Let me introduce myself.  My name is Jeremy.  I live in St. Louis.  I envision this blog as a one-year deal, something that will cover my thoughts over an entire baseball season.  I work as a contract GIS specialist, but in the fall I will hopefully be attending graduate school. I will hear definitive word on this in early March when the admissions decisions start rolling in. 

Although I live in St. Louis, I am not a die-hard Cardinals fan.  As a friend of mine likes to say "the game is bigger than any one team."  That being said, there has always been a special place in my heart for the St.

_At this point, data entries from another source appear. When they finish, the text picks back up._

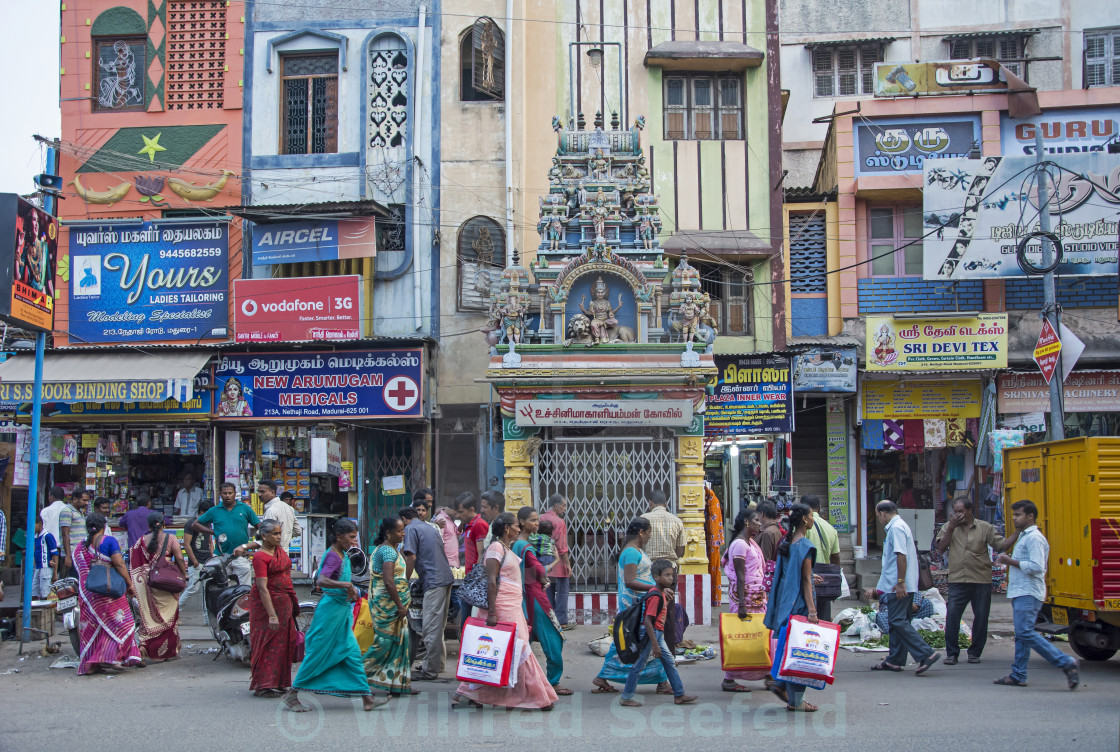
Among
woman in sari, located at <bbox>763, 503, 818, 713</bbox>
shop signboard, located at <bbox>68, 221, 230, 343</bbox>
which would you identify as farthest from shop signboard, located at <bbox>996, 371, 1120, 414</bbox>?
shop signboard, located at <bbox>68, 221, 230, 343</bbox>

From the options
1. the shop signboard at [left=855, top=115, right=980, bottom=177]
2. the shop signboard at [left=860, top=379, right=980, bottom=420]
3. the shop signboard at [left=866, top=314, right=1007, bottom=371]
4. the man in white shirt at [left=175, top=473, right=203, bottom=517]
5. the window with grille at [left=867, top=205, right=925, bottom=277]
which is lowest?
the man in white shirt at [left=175, top=473, right=203, bottom=517]

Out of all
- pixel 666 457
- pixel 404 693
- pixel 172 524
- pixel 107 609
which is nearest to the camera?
pixel 404 693

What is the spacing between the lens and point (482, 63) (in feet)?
61.2

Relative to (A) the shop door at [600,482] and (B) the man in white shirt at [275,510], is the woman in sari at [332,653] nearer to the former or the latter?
(B) the man in white shirt at [275,510]

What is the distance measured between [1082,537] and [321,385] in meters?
11.4

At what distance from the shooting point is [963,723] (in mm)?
7781

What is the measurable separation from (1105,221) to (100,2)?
17.4m

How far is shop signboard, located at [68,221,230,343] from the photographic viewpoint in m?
18.4

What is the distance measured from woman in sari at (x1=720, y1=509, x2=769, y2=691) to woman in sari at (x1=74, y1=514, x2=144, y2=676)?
5767 mm

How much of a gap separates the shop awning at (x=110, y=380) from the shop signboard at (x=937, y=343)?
10.8m

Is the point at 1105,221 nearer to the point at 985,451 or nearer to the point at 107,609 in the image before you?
the point at 985,451

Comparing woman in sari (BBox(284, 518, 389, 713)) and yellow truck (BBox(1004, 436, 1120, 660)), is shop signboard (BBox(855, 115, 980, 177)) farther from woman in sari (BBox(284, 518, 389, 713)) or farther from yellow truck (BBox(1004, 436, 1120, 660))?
woman in sari (BBox(284, 518, 389, 713))

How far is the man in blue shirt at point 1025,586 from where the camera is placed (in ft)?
30.2

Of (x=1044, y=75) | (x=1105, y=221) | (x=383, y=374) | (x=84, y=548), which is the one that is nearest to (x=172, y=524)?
(x=383, y=374)
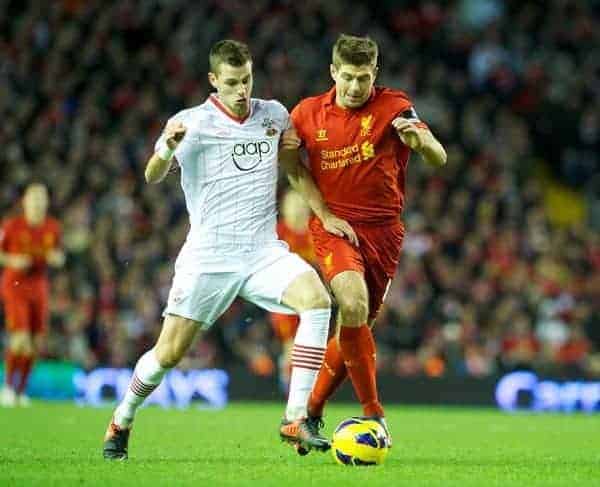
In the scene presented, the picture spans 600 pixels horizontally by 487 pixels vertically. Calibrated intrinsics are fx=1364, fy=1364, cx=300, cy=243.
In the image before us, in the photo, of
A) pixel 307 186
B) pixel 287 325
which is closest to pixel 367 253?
pixel 307 186

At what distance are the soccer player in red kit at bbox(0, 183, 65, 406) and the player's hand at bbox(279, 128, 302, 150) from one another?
22.2 ft

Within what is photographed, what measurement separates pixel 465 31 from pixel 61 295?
8426 millimetres

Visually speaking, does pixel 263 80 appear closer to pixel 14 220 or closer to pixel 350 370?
pixel 14 220

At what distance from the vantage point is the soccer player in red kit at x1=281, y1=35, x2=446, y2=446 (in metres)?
8.09

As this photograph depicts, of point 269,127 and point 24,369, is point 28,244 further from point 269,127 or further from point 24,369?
point 269,127

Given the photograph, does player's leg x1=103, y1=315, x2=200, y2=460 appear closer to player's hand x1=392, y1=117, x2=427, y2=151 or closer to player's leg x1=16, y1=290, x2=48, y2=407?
player's hand x1=392, y1=117, x2=427, y2=151

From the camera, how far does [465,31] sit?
2166 cm

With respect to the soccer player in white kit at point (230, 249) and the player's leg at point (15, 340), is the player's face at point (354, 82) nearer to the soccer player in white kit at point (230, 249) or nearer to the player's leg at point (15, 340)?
the soccer player in white kit at point (230, 249)

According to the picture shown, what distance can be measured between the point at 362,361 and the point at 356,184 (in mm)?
1070

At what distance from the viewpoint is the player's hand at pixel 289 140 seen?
8.07 metres

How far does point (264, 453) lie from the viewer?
8523 millimetres

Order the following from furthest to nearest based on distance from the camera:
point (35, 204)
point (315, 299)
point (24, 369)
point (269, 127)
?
1. point (24, 369)
2. point (35, 204)
3. point (269, 127)
4. point (315, 299)

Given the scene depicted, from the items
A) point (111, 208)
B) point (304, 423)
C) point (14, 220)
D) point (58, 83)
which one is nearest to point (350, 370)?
point (304, 423)

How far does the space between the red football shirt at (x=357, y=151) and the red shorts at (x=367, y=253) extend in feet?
0.28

Louis Cardinals.  But this is not a site about the Cardinals.  The Phillies, Pirates, Reds, White Sox, Angels and Cubs, and of course the Milwaukee Brewers also occupy a piece of my baseball heart.  If I were to write a blog solely about the Cardinals, I couldn't post my thoughts on whatever Ozzie Guillen had recently said (which always is invariably entertaining), or the latest thing to come from the Alex Rodriguez camp.      

I must admit, I was at first apprehensive about using a blog through major league baseball.  What would happen should I proclaim that Pete Rose belongs in the Hall of Fame?  Will Selig send his army of lawyers to shut me down?  This is far-fetched to be sure, but it does say something about my perception of the mlb cartel.  How about my future commentary about the pervading moneyball paradigm?  I am a tough critic of the moneyball theorists; over the course of this blog I will post messages that criticize Moneyball from: 1) A philosophical perspective, 2) A historical perspective, and 3) a methodological/statistical perspective.  There is a lot of animosity out there directed at Joe Morgan for his outright dismissal of the moneyball program.  On this site, Joe Morgan is respected and honored. 

Back to my original problem (that of using an MLBlog): I read the terms of service carefully, and I didn't find anything that I couldn't live with.  Plus, all the other blog sites usually had a lot of tasteless ads or a ton of annoying pop-ups.  The MLB site has "style." 

There will also be my own variant of "investigative journalism," polishing my writing skills before graduate schooI in the fall.